Quando iniciou o trabalho, Maíra se deparou com registro histórico de apenas 13 casas projetadas por Lina. Ao fim, a pesquisadora descobriu que esse conjunto era de 38 habitações, um acréscimo sensível para a história da mulher que transformou a arquitetura em arte no Brasil. Atualmente, Maíra é professora de arquitetura da Universidade Estadual de Goiás e cedeu uma parte do seu tempo para conversar com o Correio sobre a riqueza do legado de Lina Bo Bardi, uma italiana que se tornou uma das maiores arquitetas modernas e cuja obra reflete uma profunda interação com a cultura brasileira.

» Entrevista / Maíra Teixeira

Como é que Lina Bo Bardi, uma italiana, se transforma em uma arquiteta e uma artista brasileira?
Ela suja os pés, não capta o ambiente apenas com o olhar. Ela vai por inteiro. É atravessada pela cultura brasileira. Por que uma italiana conheceu tão profundamente o Brasil? Porque ela foi para o campo, para o lugar onde se encontrava o outro, o desconhecido, assim como foi para o campo durante a Segunda Guerra Mundial, quando estava na Itália. Saía do escritório e ia entrevistar as pessoas nas ruas para construir as matérias das revistas em que escrevia. Ela coloca o próprio corpo dela no lugar dos conflitos, das manifestações culturais e se deixava impregnar.
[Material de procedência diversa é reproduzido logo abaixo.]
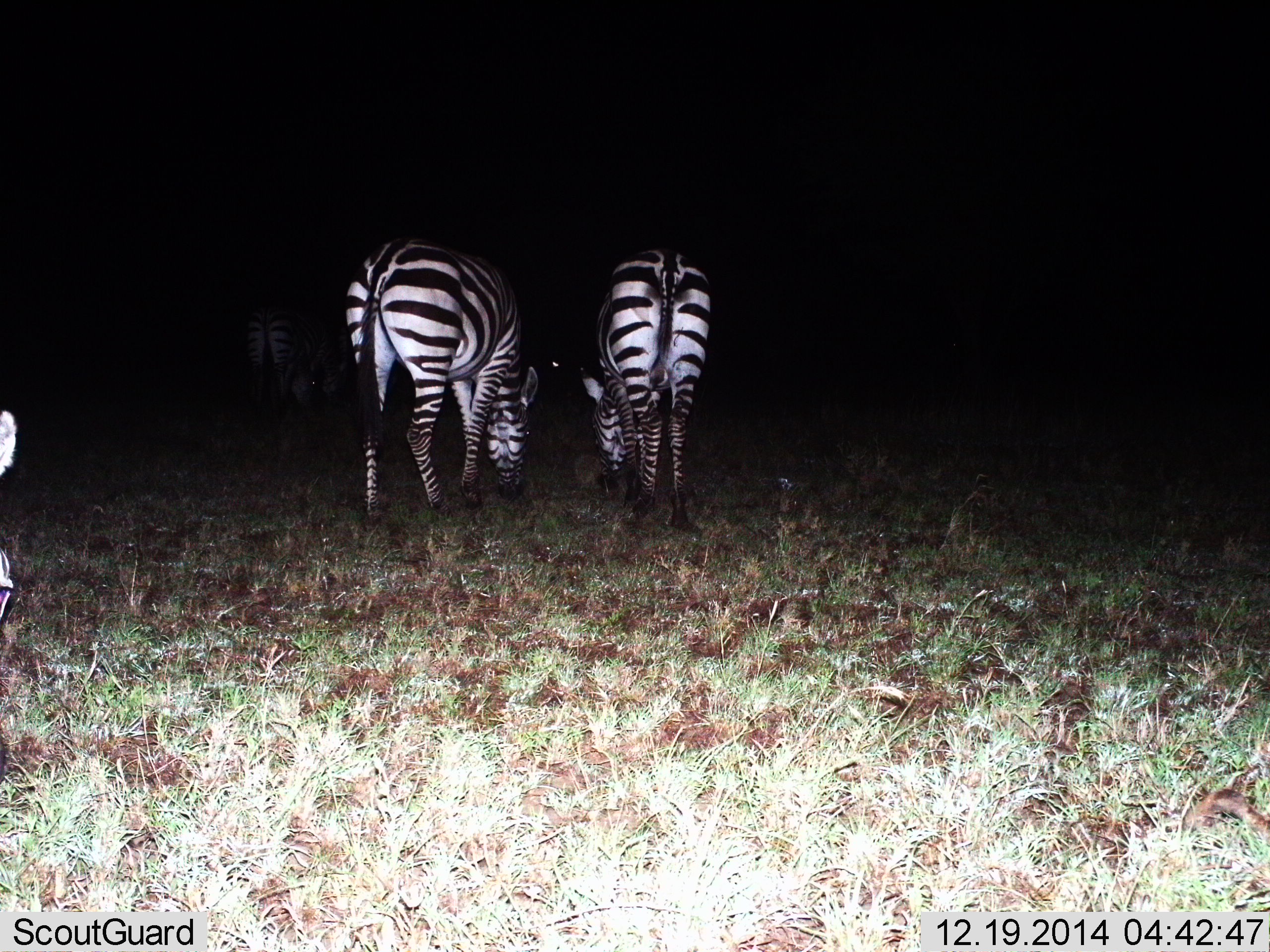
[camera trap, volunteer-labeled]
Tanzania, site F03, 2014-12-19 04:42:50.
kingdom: Animalia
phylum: Chordata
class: Mammalia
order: Perissodactyla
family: Equidae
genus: Equus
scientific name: Equus quagga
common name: plains zebra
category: zebra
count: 3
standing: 40%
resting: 0%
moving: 0%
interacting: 0%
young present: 0%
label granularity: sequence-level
O que são singularidades das casas projetadas por Lina Bo Bardi?
Lina se formou em arquitetura em Roma, que era uma cidade monumental de características clássicas. Mas, quando se mudou para Milão, ela teve contato com uma arquitetura mais progressista. Foi influenciada por Gio Ponti, professor e editor de várias revistas. Lina começou a escrever artigos sobre o que é habitar e sobre o que é ser uma mulher moderna. Estavam surgindo as cozinhas industrializadas, de influência alemã. Então, ela desenhava casas com cozinhas mecanizadas, para que as mulheres não gastassem tanto tempo com os serviços domésticos e pudessem utilizar esse tempo com outras atividades. Ela imaginava a casa como um espaço de emancipação feminina. Outra singularidade é que os projetos das residências dialogavam muito com as características físicas e culturais do lugar. Na Casa de Vidro, que ela projetou no Morumbi, queria que o prédio interferisse o mínimo possível na topografia do terreno. Por isso, recorreu a pilotis muito finos.
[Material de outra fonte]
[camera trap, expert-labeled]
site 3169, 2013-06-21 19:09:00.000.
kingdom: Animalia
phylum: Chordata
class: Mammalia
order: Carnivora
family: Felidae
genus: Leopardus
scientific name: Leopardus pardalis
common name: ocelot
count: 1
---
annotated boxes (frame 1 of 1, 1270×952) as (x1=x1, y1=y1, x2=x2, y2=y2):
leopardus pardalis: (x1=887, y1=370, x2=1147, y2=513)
Como se estabelece a relação da arquitetura de Lina com a natureza?
A natureza brasileira impressionou muito a Lina. Em cada região, ela optou por uma abordagem diferente. Ela fazia desenhos com a flora e com a fauna dos locais onde o projeto seria inserido. Lina tinha muito respeito pela natureza. Na Casa de Vidro, no Morumbi, ela mantém a topografia acidentada, a casa funciona como um mirante para a região. Antigamente, entrava mais sol no interior da casa; atualmente, a casa fica praticamente escondida pela mata. Na verdade, essa relação com a natureza está presente desde os desenhos que Lina fazia na adolescência. Ela já fazia casas envolvidas pela natureza. Depois, no Chame-Chame, ela vai projetar uma casa para um advogado, em que a própria vegetação cobre as paredes e muros de concreto. E, na casa de Valéria Cirell, ele planta bromélias em algumas paredes.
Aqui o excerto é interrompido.